Shut up, I tell them both. My virginity salutes me, says it’s been an honor serving me, and prepares to bail out. As soon as I finish downloading, however, I know I’ve been had. My busty brunette turns out to be an overweight oaf of a man wearing the most horrific mullet I’ve ever seen. He says that his name’s Brian and that he’s having a sucker party.
“pwned!” his friends shout, pronouncing the “p” with gusto. They snap my photo, point, laugh. They begin to chant: “Fat kid gonna get some! Fat kid gonna get some!”
Now I’m really pissed. I want to punch everyone in the face. I want to overturn the furniture. I want to rip the mullet from Brian’s scalp and banish it back to the horrific dimension from which it was conjured.
While all this is going through my head, Brian sends me home. It takes a full five minutes for me to notice the change in scenery. Afterward, sitting at my computer and angrily clicking here and there, it’s another five minutes before I realize I can’t seem to remove the bastard from my buddy list.
I open the SMN help file, which looks like it was thrown together at the last minute. Typos abound, and some pages are missing altogether. There is no mention of adding / removing buddies. Skins are briefly described:
Skins are a beta feature of SuperMegaNet. Using the Skins add-on, you can alter your digitized appearance, including hair style, eye and skin color, height, weight, build, and more. Currently, this only works in video chat, but with version 1.0 you can expect skins to function throughout your SMN experience. Finally, you can be who you always wanted to be!
I hold my head in my hands.
Fuck Brian and his gay posse.

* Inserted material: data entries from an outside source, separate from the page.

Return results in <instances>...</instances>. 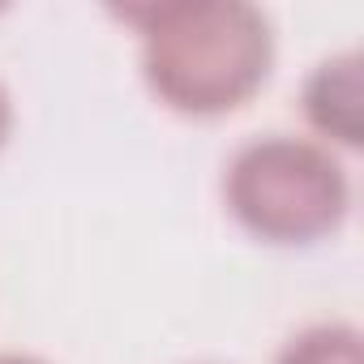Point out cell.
Segmentation results:
<instances>
[{
    "label": "cell",
    "instance_id": "cell-1",
    "mask_svg": "<svg viewBox=\"0 0 364 364\" xmlns=\"http://www.w3.org/2000/svg\"><path fill=\"white\" fill-rule=\"evenodd\" d=\"M124 22L137 26L150 95L176 116H228L274 69V26L245 0H171L124 9Z\"/></svg>",
    "mask_w": 364,
    "mask_h": 364
},
{
    "label": "cell",
    "instance_id": "cell-2",
    "mask_svg": "<svg viewBox=\"0 0 364 364\" xmlns=\"http://www.w3.org/2000/svg\"><path fill=\"white\" fill-rule=\"evenodd\" d=\"M223 202L253 240L296 249L317 245L347 223L351 180L330 146L266 133L232 154L223 171Z\"/></svg>",
    "mask_w": 364,
    "mask_h": 364
},
{
    "label": "cell",
    "instance_id": "cell-3",
    "mask_svg": "<svg viewBox=\"0 0 364 364\" xmlns=\"http://www.w3.org/2000/svg\"><path fill=\"white\" fill-rule=\"evenodd\" d=\"M300 107L321 146L355 150L364 141V60L360 52L326 56L300 90Z\"/></svg>",
    "mask_w": 364,
    "mask_h": 364
},
{
    "label": "cell",
    "instance_id": "cell-4",
    "mask_svg": "<svg viewBox=\"0 0 364 364\" xmlns=\"http://www.w3.org/2000/svg\"><path fill=\"white\" fill-rule=\"evenodd\" d=\"M274 364H364V338L351 321H317L291 334Z\"/></svg>",
    "mask_w": 364,
    "mask_h": 364
},
{
    "label": "cell",
    "instance_id": "cell-5",
    "mask_svg": "<svg viewBox=\"0 0 364 364\" xmlns=\"http://www.w3.org/2000/svg\"><path fill=\"white\" fill-rule=\"evenodd\" d=\"M9 133H14V99H9L5 86H0V150H5Z\"/></svg>",
    "mask_w": 364,
    "mask_h": 364
},
{
    "label": "cell",
    "instance_id": "cell-6",
    "mask_svg": "<svg viewBox=\"0 0 364 364\" xmlns=\"http://www.w3.org/2000/svg\"><path fill=\"white\" fill-rule=\"evenodd\" d=\"M0 364H48L39 355H22V351H0Z\"/></svg>",
    "mask_w": 364,
    "mask_h": 364
}]
</instances>
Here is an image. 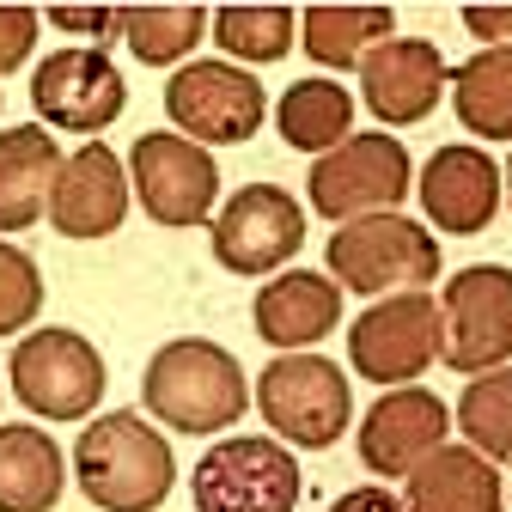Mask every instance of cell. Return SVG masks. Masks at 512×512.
Wrapping results in <instances>:
<instances>
[{
  "label": "cell",
  "mask_w": 512,
  "mask_h": 512,
  "mask_svg": "<svg viewBox=\"0 0 512 512\" xmlns=\"http://www.w3.org/2000/svg\"><path fill=\"white\" fill-rule=\"evenodd\" d=\"M250 317H256V336L269 348L305 354L311 342H324L342 324V287L330 275H317V269H287L256 293Z\"/></svg>",
  "instance_id": "cell-18"
},
{
  "label": "cell",
  "mask_w": 512,
  "mask_h": 512,
  "mask_svg": "<svg viewBox=\"0 0 512 512\" xmlns=\"http://www.w3.org/2000/svg\"><path fill=\"white\" fill-rule=\"evenodd\" d=\"M506 202H512V165H506Z\"/></svg>",
  "instance_id": "cell-33"
},
{
  "label": "cell",
  "mask_w": 512,
  "mask_h": 512,
  "mask_svg": "<svg viewBox=\"0 0 512 512\" xmlns=\"http://www.w3.org/2000/svg\"><path fill=\"white\" fill-rule=\"evenodd\" d=\"M141 403H147V415H159L177 433H220L244 415L250 384H244V366L220 342L177 336L147 360Z\"/></svg>",
  "instance_id": "cell-2"
},
{
  "label": "cell",
  "mask_w": 512,
  "mask_h": 512,
  "mask_svg": "<svg viewBox=\"0 0 512 512\" xmlns=\"http://www.w3.org/2000/svg\"><path fill=\"white\" fill-rule=\"evenodd\" d=\"M397 13L391 7H305L299 13V43L317 68H360V55L391 37Z\"/></svg>",
  "instance_id": "cell-23"
},
{
  "label": "cell",
  "mask_w": 512,
  "mask_h": 512,
  "mask_svg": "<svg viewBox=\"0 0 512 512\" xmlns=\"http://www.w3.org/2000/svg\"><path fill=\"white\" fill-rule=\"evenodd\" d=\"M348 360L372 384H409L439 360V305L427 293L372 299L348 330Z\"/></svg>",
  "instance_id": "cell-12"
},
{
  "label": "cell",
  "mask_w": 512,
  "mask_h": 512,
  "mask_svg": "<svg viewBox=\"0 0 512 512\" xmlns=\"http://www.w3.org/2000/svg\"><path fill=\"white\" fill-rule=\"evenodd\" d=\"M439 360L476 378L512 360V269L470 263L439 293Z\"/></svg>",
  "instance_id": "cell-6"
},
{
  "label": "cell",
  "mask_w": 512,
  "mask_h": 512,
  "mask_svg": "<svg viewBox=\"0 0 512 512\" xmlns=\"http://www.w3.org/2000/svg\"><path fill=\"white\" fill-rule=\"evenodd\" d=\"M7 372H13V397L43 421H80L104 403V354L80 330L61 324L31 330L13 348Z\"/></svg>",
  "instance_id": "cell-7"
},
{
  "label": "cell",
  "mask_w": 512,
  "mask_h": 512,
  "mask_svg": "<svg viewBox=\"0 0 512 512\" xmlns=\"http://www.w3.org/2000/svg\"><path fill=\"white\" fill-rule=\"evenodd\" d=\"M165 116L177 122L183 141L196 147H238L250 141L269 116V92L256 74L232 68V61H189L165 80Z\"/></svg>",
  "instance_id": "cell-8"
},
{
  "label": "cell",
  "mask_w": 512,
  "mask_h": 512,
  "mask_svg": "<svg viewBox=\"0 0 512 512\" xmlns=\"http://www.w3.org/2000/svg\"><path fill=\"white\" fill-rule=\"evenodd\" d=\"M61 488H68L61 445L31 421L0 427V512H55Z\"/></svg>",
  "instance_id": "cell-21"
},
{
  "label": "cell",
  "mask_w": 512,
  "mask_h": 512,
  "mask_svg": "<svg viewBox=\"0 0 512 512\" xmlns=\"http://www.w3.org/2000/svg\"><path fill=\"white\" fill-rule=\"evenodd\" d=\"M43 19H49V25H61V31H74V37H92V43H110V37H122V19H116V7H49Z\"/></svg>",
  "instance_id": "cell-30"
},
{
  "label": "cell",
  "mask_w": 512,
  "mask_h": 512,
  "mask_svg": "<svg viewBox=\"0 0 512 512\" xmlns=\"http://www.w3.org/2000/svg\"><path fill=\"white\" fill-rule=\"evenodd\" d=\"M208 244L226 275H275L305 244V208L281 183H244L208 220Z\"/></svg>",
  "instance_id": "cell-10"
},
{
  "label": "cell",
  "mask_w": 512,
  "mask_h": 512,
  "mask_svg": "<svg viewBox=\"0 0 512 512\" xmlns=\"http://www.w3.org/2000/svg\"><path fill=\"white\" fill-rule=\"evenodd\" d=\"M299 464L287 445L263 439V433H232L214 452H202L189 494L196 512H293L299 506Z\"/></svg>",
  "instance_id": "cell-9"
},
{
  "label": "cell",
  "mask_w": 512,
  "mask_h": 512,
  "mask_svg": "<svg viewBox=\"0 0 512 512\" xmlns=\"http://www.w3.org/2000/svg\"><path fill=\"white\" fill-rule=\"evenodd\" d=\"M330 512H403V500H397V494H384V488H348Z\"/></svg>",
  "instance_id": "cell-32"
},
{
  "label": "cell",
  "mask_w": 512,
  "mask_h": 512,
  "mask_svg": "<svg viewBox=\"0 0 512 512\" xmlns=\"http://www.w3.org/2000/svg\"><path fill=\"white\" fill-rule=\"evenodd\" d=\"M275 128H281L287 147L324 159L330 147H342V141L354 135V98H348V86H336V80H299V86L281 92Z\"/></svg>",
  "instance_id": "cell-22"
},
{
  "label": "cell",
  "mask_w": 512,
  "mask_h": 512,
  "mask_svg": "<svg viewBox=\"0 0 512 512\" xmlns=\"http://www.w3.org/2000/svg\"><path fill=\"white\" fill-rule=\"evenodd\" d=\"M74 470H80V494L104 512H159L177 482L165 433L147 415H128V409L92 415L80 427Z\"/></svg>",
  "instance_id": "cell-1"
},
{
  "label": "cell",
  "mask_w": 512,
  "mask_h": 512,
  "mask_svg": "<svg viewBox=\"0 0 512 512\" xmlns=\"http://www.w3.org/2000/svg\"><path fill=\"white\" fill-rule=\"evenodd\" d=\"M445 55L427 37H384L378 49L360 55V98L372 110V122H421L433 116L439 92H445Z\"/></svg>",
  "instance_id": "cell-14"
},
{
  "label": "cell",
  "mask_w": 512,
  "mask_h": 512,
  "mask_svg": "<svg viewBox=\"0 0 512 512\" xmlns=\"http://www.w3.org/2000/svg\"><path fill=\"white\" fill-rule=\"evenodd\" d=\"M128 104V80L110 68L104 49H55L31 74V110L68 135H104Z\"/></svg>",
  "instance_id": "cell-13"
},
{
  "label": "cell",
  "mask_w": 512,
  "mask_h": 512,
  "mask_svg": "<svg viewBox=\"0 0 512 512\" xmlns=\"http://www.w3.org/2000/svg\"><path fill=\"white\" fill-rule=\"evenodd\" d=\"M61 171V147L49 128L19 122L0 128V232H31L49 214V189Z\"/></svg>",
  "instance_id": "cell-20"
},
{
  "label": "cell",
  "mask_w": 512,
  "mask_h": 512,
  "mask_svg": "<svg viewBox=\"0 0 512 512\" xmlns=\"http://www.w3.org/2000/svg\"><path fill=\"white\" fill-rule=\"evenodd\" d=\"M458 427H464V439H470V452H482V458H512V366L476 372V378L464 384Z\"/></svg>",
  "instance_id": "cell-26"
},
{
  "label": "cell",
  "mask_w": 512,
  "mask_h": 512,
  "mask_svg": "<svg viewBox=\"0 0 512 512\" xmlns=\"http://www.w3.org/2000/svg\"><path fill=\"white\" fill-rule=\"evenodd\" d=\"M256 409H263V421L287 445L330 452V445L348 433L354 391H348V372L330 366L324 354H281L275 366H263V378H256Z\"/></svg>",
  "instance_id": "cell-4"
},
{
  "label": "cell",
  "mask_w": 512,
  "mask_h": 512,
  "mask_svg": "<svg viewBox=\"0 0 512 512\" xmlns=\"http://www.w3.org/2000/svg\"><path fill=\"white\" fill-rule=\"evenodd\" d=\"M494 208H500V165L488 153L452 141L421 165V214L439 232H458V238L488 232Z\"/></svg>",
  "instance_id": "cell-17"
},
{
  "label": "cell",
  "mask_w": 512,
  "mask_h": 512,
  "mask_svg": "<svg viewBox=\"0 0 512 512\" xmlns=\"http://www.w3.org/2000/svg\"><path fill=\"white\" fill-rule=\"evenodd\" d=\"M49 220L61 238H110L128 220V171L104 141L61 159L49 189Z\"/></svg>",
  "instance_id": "cell-16"
},
{
  "label": "cell",
  "mask_w": 512,
  "mask_h": 512,
  "mask_svg": "<svg viewBox=\"0 0 512 512\" xmlns=\"http://www.w3.org/2000/svg\"><path fill=\"white\" fill-rule=\"evenodd\" d=\"M403 482V512H500V470L470 445H439Z\"/></svg>",
  "instance_id": "cell-19"
},
{
  "label": "cell",
  "mask_w": 512,
  "mask_h": 512,
  "mask_svg": "<svg viewBox=\"0 0 512 512\" xmlns=\"http://www.w3.org/2000/svg\"><path fill=\"white\" fill-rule=\"evenodd\" d=\"M464 31L488 49H512V7H464Z\"/></svg>",
  "instance_id": "cell-31"
},
{
  "label": "cell",
  "mask_w": 512,
  "mask_h": 512,
  "mask_svg": "<svg viewBox=\"0 0 512 512\" xmlns=\"http://www.w3.org/2000/svg\"><path fill=\"white\" fill-rule=\"evenodd\" d=\"M128 177H135V196L141 208L159 220V226H202L214 220V202H220V171L208 159V147L183 141L177 128H153L128 147Z\"/></svg>",
  "instance_id": "cell-11"
},
{
  "label": "cell",
  "mask_w": 512,
  "mask_h": 512,
  "mask_svg": "<svg viewBox=\"0 0 512 512\" xmlns=\"http://www.w3.org/2000/svg\"><path fill=\"white\" fill-rule=\"evenodd\" d=\"M43 19L31 7H0V74H13L31 61V43H37Z\"/></svg>",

Fuck SuperMegaNet.
I’m so deep in self-pity that I don’t hear her materialize—not that I would, even if I’d been paying attention. This isn’t Star Trek; there’s no chiming or ringing or cheesy flickering lights, only the something-from-nothing sound of clothes rustling behind me, a muffled greeting:
I swivel around in my chair, inadvertently knocking an empty soda can onto the floor. It rolls across the carpet and stops at the sneakered feet of a girl who’s just downloaded herself into my room. She’s carrying a grocery bag.
I want to tell her off, but am too exasperated to give her more than, “Who are you?”
The girl is slow to respond. It looks like she’s having a hard time getting the words out. It’s probably her first time downloading. “I’m Becky. I, um, saw what happened to you, and…I felt so bad I…I thought you could use a friend.”
Yeah, yeah. Rub it in. “I haven’t had the best of luck with this SuperMegaNet bullshit just yet.”
“Tell me about it,” Becky laughs, nervously. “The whole thing is a popularity contest, just like at school.”
I study her. She’s fat, like me, freckled, and has a pig nose—and her laugh sounds like chocolate frosting. Th
ick and gooey. I don’t know how else to describe it. She must eat a lot of dairy. However, she does have several things going for her: she’s my age, she’s actually come to me in search of friendship—
—and she’s brought snacks.
“Ginger snaps are my favorite,” she says as she sits cross-legged on the floor with me. She empties her bag; the space between us becomes cluttered with junk food. “The fruit bars are good, too.”
I’m speechless. I grab a ginger snap. And a fruit bar. And more.
I totally forget about pretty college girls.
This must be what it feels like to fall in love.